DATA LINES
↓↓↓
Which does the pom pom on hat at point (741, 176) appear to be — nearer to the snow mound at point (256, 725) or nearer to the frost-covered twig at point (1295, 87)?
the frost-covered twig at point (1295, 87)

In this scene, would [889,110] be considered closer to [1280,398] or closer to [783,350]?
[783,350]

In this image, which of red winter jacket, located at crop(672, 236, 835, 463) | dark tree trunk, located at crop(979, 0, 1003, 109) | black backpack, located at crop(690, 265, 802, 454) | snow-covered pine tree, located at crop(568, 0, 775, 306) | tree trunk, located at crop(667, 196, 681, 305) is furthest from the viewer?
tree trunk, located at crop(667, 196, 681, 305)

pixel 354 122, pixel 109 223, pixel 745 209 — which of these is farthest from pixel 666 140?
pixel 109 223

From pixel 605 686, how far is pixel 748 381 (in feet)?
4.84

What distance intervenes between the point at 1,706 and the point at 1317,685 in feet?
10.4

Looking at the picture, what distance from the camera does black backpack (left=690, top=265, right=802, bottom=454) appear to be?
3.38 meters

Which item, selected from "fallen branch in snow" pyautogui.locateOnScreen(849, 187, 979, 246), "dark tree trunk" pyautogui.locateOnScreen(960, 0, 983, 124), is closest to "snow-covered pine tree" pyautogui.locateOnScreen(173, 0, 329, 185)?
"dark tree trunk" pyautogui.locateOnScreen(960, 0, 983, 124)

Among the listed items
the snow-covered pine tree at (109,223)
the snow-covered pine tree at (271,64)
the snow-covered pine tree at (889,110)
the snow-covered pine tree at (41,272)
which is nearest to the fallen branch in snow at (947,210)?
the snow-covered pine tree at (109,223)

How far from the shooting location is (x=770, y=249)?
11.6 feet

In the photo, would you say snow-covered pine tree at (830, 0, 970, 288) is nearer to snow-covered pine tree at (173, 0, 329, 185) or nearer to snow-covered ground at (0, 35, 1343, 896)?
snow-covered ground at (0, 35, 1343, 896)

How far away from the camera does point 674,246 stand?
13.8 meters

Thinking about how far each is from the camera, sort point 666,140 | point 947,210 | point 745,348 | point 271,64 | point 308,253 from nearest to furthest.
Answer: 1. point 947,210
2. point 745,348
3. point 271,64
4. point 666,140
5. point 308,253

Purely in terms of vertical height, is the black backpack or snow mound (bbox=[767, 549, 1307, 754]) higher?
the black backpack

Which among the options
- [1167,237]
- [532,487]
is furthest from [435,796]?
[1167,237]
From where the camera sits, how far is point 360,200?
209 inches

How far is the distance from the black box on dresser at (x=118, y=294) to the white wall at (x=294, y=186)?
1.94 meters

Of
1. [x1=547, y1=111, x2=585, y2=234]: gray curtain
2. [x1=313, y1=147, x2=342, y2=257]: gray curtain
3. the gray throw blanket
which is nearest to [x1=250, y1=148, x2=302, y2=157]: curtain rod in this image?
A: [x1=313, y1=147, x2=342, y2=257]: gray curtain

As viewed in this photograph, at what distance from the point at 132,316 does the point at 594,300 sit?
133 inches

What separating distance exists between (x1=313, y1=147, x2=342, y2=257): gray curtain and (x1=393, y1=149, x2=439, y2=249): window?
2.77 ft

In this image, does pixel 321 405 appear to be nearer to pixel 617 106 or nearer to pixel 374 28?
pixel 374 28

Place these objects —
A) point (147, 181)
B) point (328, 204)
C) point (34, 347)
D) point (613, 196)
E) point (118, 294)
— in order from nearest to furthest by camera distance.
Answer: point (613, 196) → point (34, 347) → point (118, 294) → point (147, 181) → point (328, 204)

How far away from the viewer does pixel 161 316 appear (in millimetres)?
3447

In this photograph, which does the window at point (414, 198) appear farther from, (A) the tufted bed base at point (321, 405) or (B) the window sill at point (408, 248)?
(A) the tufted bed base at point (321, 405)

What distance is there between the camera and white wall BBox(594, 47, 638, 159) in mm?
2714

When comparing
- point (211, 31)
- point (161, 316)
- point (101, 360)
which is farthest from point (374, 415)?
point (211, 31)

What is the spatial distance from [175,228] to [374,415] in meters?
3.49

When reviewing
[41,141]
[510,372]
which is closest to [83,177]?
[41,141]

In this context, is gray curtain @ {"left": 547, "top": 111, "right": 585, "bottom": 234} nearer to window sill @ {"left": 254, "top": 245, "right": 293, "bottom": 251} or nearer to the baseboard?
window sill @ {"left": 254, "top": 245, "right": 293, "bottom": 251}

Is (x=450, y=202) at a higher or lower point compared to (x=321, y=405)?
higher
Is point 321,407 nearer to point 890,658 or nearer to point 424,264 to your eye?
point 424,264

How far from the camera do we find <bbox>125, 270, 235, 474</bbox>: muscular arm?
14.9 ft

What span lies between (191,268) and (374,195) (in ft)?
↑↑↑
OBJECTIVE
Rewrite all the rows above with "snowdrift" substituted for "snow mound", keeping everything else the same.

SOLUTION
Which does the pom pom on hat at point (741, 176) appear to be — nearer to the snowdrift at point (256, 725) or nearer to the frost-covered twig at point (1295, 87)?
the frost-covered twig at point (1295, 87)

In this scene, would [889,110] be considered closer to [1280,398] or closer to [783,350]?
[783,350]

In this image, which of red winter jacket, located at crop(672, 236, 835, 463) | dark tree trunk, located at crop(979, 0, 1003, 109) | black backpack, located at crop(690, 265, 802, 454) | snow-covered pine tree, located at crop(568, 0, 775, 306) | tree trunk, located at crop(667, 196, 681, 305) is furthest from the viewer?
tree trunk, located at crop(667, 196, 681, 305)

pixel 354 122, pixel 109 223, pixel 745 209 — which of these is farthest from pixel 666 140?
pixel 109 223

From pixel 605 686, how far is pixel 748 381 (in feet)?
4.84

What distance intervenes between the point at 1,706 and the point at 1317,685 in feet?
10.4

Looking at the picture, what distance from the camera does black backpack (left=690, top=265, right=802, bottom=454) appear to be?
3.38 meters

Which item, selected from "fallen branch in snow" pyautogui.locateOnScreen(849, 187, 979, 246), "dark tree trunk" pyautogui.locateOnScreen(960, 0, 983, 124), is closest to "snow-covered pine tree" pyautogui.locateOnScreen(173, 0, 329, 185)?
"dark tree trunk" pyautogui.locateOnScreen(960, 0, 983, 124)

Among the listed items
the snow-covered pine tree at (109,223)
the snow-covered pine tree at (271,64)
the snow-covered pine tree at (889,110)
the snow-covered pine tree at (41,272)
which is nearest to the fallen branch in snow at (947,210)?
the snow-covered pine tree at (109,223)

How far from the shooting location is (x=770, y=249)?
11.6 feet

In the photo, would you say snow-covered pine tree at (830, 0, 970, 288) is nearer to snow-covered pine tree at (173, 0, 329, 185) or nearer to snow-covered ground at (0, 35, 1343, 896)?
snow-covered ground at (0, 35, 1343, 896)

How far away from the camera does point 674,246 stand?
13.8 meters

Thinking about how far each is from the camera, sort point 666,140 | point 947,210 | point 745,348 | point 271,64 | point 308,253 from nearest to furthest.
Answer: 1. point 947,210
2. point 745,348
3. point 271,64
4. point 666,140
5. point 308,253

Purely in terms of vertical height, is the black backpack or snowdrift (bbox=[767, 549, 1307, 754]) higher?
the black backpack

Which among the options
- [1167,237]
- [532,487]
is furthest from [435,796]?
[1167,237]
From where the camera sits, how far is point 360,200?
209 inches

How far is the distance from the black box on dresser at (x=118, y=294) to the white wall at (x=294, y=186)?
1.94 meters

Of
1. [x1=547, y1=111, x2=585, y2=234]: gray curtain
2. [x1=313, y1=147, x2=342, y2=257]: gray curtain
3. the gray throw blanket
which is nearest to [x1=250, y1=148, x2=302, y2=157]: curtain rod in this image?
A: [x1=313, y1=147, x2=342, y2=257]: gray curtain

As viewed in this photograph, at what distance from the point at 132,316 does the point at 594,300 sit?
133 inches

What separating distance exists between (x1=313, y1=147, x2=342, y2=257): gray curtain and (x1=393, y1=149, x2=439, y2=249): window?
2.77 ft

In this image, does pixel 321 405 appear to be nearer to pixel 617 106 or nearer to pixel 374 28?
pixel 374 28

Place these objects —
A) point (147, 181)
B) point (328, 204)
C) point (34, 347)
D) point (613, 196)
E) point (118, 294)
— in order from nearest to furthest by camera distance.
Answer: point (613, 196) → point (34, 347) → point (118, 294) → point (147, 181) → point (328, 204)

How far away from the viewer does pixel 161 316 appear (in millimetres)?
3447

In this photograph, which does the window at point (414, 198) appear farther from, (A) the tufted bed base at point (321, 405) or (B) the window sill at point (408, 248)?
(A) the tufted bed base at point (321, 405)

What distance is there between the camera and white wall BBox(594, 47, 638, 159) in mm?
2714

When comparing
- point (211, 31)
- point (161, 316)
- point (101, 360)
which is farthest from point (374, 415)?
point (211, 31)

What is the spatial distance from [175,228] to [374,415] in meters?
3.49

When reviewing
[41,141]
[510,372]
which is closest to [83,177]?
[41,141]

In this context, is gray curtain @ {"left": 547, "top": 111, "right": 585, "bottom": 234} nearer to window sill @ {"left": 254, "top": 245, "right": 293, "bottom": 251} or nearer to the baseboard?
window sill @ {"left": 254, "top": 245, "right": 293, "bottom": 251}

Is (x=450, y=202) at a higher or lower point compared to (x=321, y=405)?
higher
Is point 321,407 nearer to point 890,658 or nearer to point 424,264 to your eye?
point 424,264

How far from the camera do we find <bbox>125, 270, 235, 474</bbox>: muscular arm?
14.9 ft

What span lies between (191,268) and (374,195) (in ft)?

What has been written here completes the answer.